Another twenty minutes of knocking and striking, all while regaining control over your muscles, the door to your little container finally cracks. Unlatched and opening, the rack that you’re laying on appears to pull out on its own. An automated system. The light outside is glaring, and you have to give yourself a moment to adjust. You take a few deep breaths, nearly rolling off the body-sized tray and landing unsteadily on your bare feet. Around you, there’s a collection of storage crates and a ladder leading up to another room.

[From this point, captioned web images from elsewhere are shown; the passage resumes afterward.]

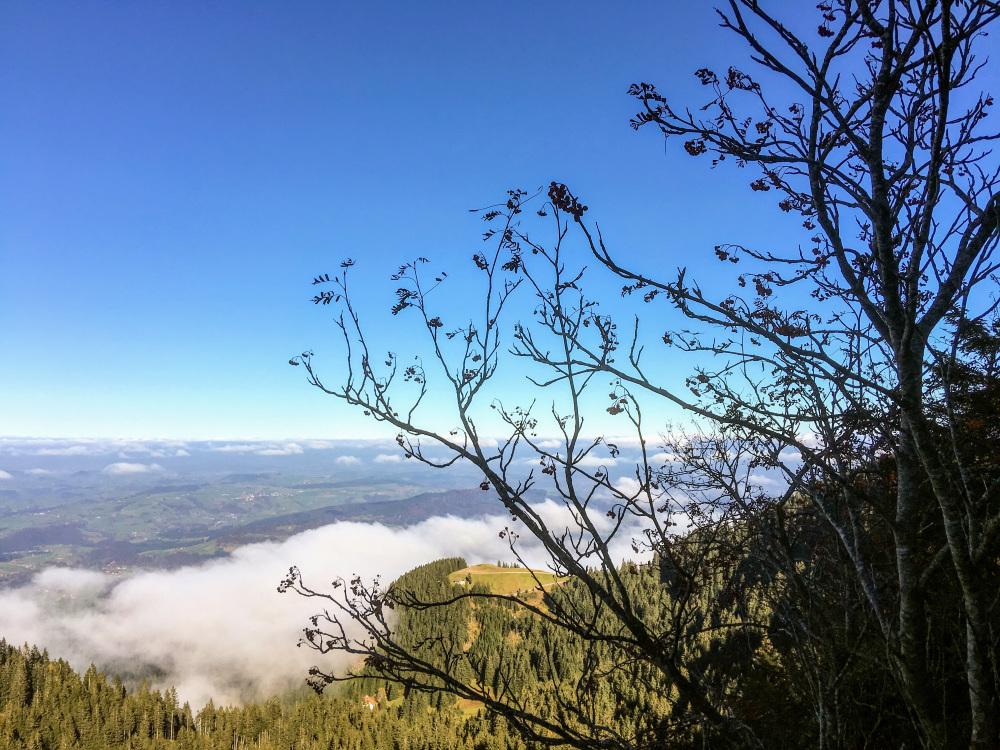 Balade au-dessus du brouillard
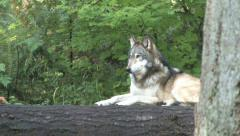 Gray Wolf 1a Stock Footage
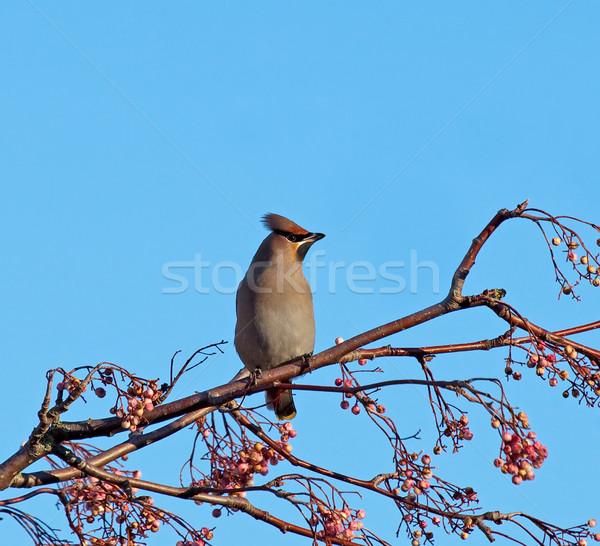 Bohemien Baum schauen Beeren Winter Migration Stock foto © suerob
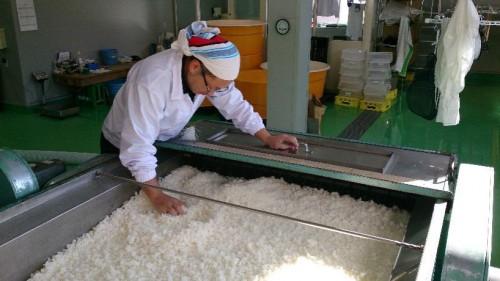 蒸米の放冷作業中の慎一さん。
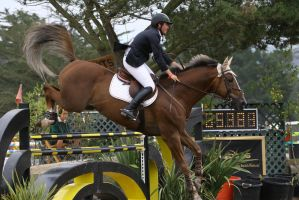 Liver Chesnut Warmblood Show Jumping Pebble Beach by HorseStockPhotos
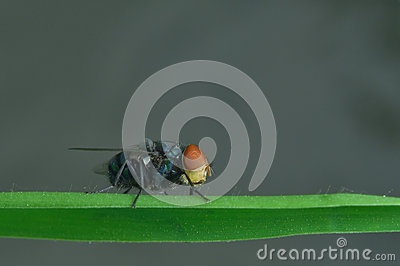 The fly is perching on the green leaf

Up the ladder, out of the hatch, and in through a few affixed halls, it’s a little easier to make meaning of things. You’re on a ship, and you’re able to recognize the general layout with more ease than expected. It seems mission-ready over commercial, which accounts for the level of emptiness your surroundings are. It feels like you’ve run through this space before, and it feels like déjà vu passing from one corridor to the next. You know there must be a cockpit here somewhere, and once you find it, you might get a better grasp of what you’re doing. Something in your mind’s itching to get a view of your trajectory, the velocity of the ship, some kind of extraneous details to help you get your bearings…
Your head is pounding. You don’t think you're concussed, but by the lightheaded feeling overtaking your skull, you must be severely dehydrated. You’re in a bit of a hurry to shed off the rest of the squeaky plastic second-skin off your body, leaving you in only a standard-white set of underwear. This leaves you cold and stumbling around the ship in search of some kind of coverage. You have to scramble around the existing mess for clothing. Papers, beakers, and plastic wrappers are scattered around the floor from corridor to corridor.There should be jumpsuits around here somewhere, maybe a standard set of sweatpants and a t-shirt…
A dark t-shirt strewn across a stool in this room, what you think has to be the lab. Two misshapen yellow eyes pierce their way out of the dark fabric. It’s Cats—strange that you know that. You’d like to know where you are, and what you’re doing on this ship, and all you know is that this is a t-shirt for the musical Cats. You slip the shirt over your head, letting it fall over your legs. It doesn’t offer the best amount of coverage, but it’ll do.
You keep moving along, corridor to corridor. The windows all show the same star-speckled black sky. You’d like to spend a little bit of time admiring this landscape when you have a better grasp of your current situation. There’s an open chamber, one window to peer in across from another to peer outside of the ship. Air-lock. And just nearby, there’s a ladder leading up to an open hatch. Best-case: the cockpit. You approach the opening with narrowed eyes. There’s a bit of clattering, and someone’s talking up there—single voice, raspy and uneven. Not the best sign. With a soft breath, you begin pulling yourself up rung by rung.
Ilyukhina has convinced you that this is the roof—after scoping out a few solid roofs, each of a similar quality, for the two of you to sit atop of. You have to be thankful, considering how much effort it takes to scan in and make one’s way up the flights of stairs (and in this case, ladders) to finally reach the view. She insisted on doing all the work herself, for the sake of exploration. She’d told you, over sandwiches in the cafeteria one day: Nobody else in the world has this much access to the Baikonur Cosmodrome. It is basically Area 51. You’d accompanied her on about three of these up-and-down searches, before deciding that you would leave it to her altogether.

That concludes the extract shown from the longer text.